Last month, she launched yet another initiative that is very close to her heart. Called Paati’s Petti (grandmother’s box), it’s inspired by the battered, repurposed tins and boxes, filled with knick-knacks such as jewellery, sewing kits and medicines, most grandmothers would have. Initially conceived as a blog, she decided to open it up to the community in the form of postcards. Again, all you need to do is fill a form, add one recipe/hack from your grandmother and it will be customised on to a postcard. In this case, she plans to compile these as a box set of postcards/recipe-hacks cards, with a digital version too. The intention is to create a petti every year to encapsulate our grandmoms’ tales, hacks, stories and memories.

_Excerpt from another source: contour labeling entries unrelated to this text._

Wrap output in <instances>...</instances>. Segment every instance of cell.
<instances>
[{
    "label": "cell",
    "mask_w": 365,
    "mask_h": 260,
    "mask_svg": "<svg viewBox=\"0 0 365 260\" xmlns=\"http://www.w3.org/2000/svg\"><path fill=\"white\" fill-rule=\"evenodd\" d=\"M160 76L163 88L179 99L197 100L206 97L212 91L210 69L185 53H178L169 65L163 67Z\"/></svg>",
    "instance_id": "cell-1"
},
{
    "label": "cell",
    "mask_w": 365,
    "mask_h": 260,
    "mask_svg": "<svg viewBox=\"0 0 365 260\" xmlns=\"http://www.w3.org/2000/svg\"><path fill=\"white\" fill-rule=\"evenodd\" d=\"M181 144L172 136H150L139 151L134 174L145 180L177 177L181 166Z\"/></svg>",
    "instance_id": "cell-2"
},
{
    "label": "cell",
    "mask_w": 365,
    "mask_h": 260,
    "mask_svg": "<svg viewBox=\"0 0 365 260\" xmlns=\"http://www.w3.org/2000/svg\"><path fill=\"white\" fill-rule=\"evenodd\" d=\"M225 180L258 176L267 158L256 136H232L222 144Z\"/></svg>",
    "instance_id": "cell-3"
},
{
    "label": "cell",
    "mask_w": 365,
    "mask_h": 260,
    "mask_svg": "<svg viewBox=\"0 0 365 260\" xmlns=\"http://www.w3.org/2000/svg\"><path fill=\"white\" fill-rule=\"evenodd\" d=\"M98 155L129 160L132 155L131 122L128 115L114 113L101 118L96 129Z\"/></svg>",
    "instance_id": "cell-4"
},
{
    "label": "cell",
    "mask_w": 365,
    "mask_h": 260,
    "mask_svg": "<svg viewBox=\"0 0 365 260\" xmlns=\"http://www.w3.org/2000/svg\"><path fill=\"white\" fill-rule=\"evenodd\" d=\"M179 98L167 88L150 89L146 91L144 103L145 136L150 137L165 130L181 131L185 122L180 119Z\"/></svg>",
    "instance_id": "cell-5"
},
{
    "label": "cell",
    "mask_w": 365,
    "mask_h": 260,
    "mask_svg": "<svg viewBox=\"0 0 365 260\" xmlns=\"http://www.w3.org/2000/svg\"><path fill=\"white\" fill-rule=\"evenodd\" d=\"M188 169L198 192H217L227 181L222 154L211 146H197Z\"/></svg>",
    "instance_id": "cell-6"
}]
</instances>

The first edition focuses on recipes and kitchen hacks. “People from Turkey and France are filling up the form. The idea of a grandma is an emotion and doesn’t have boundaries. Since grandmothers and beauty hacks go hand in hand, I have decided to go with this theme next year. Every year we shall focus on a different aspect,” she says. “It will be interesting to look at the different memories, say of a paati in Calicut (Kozhikode) and a paati in Kolkata.”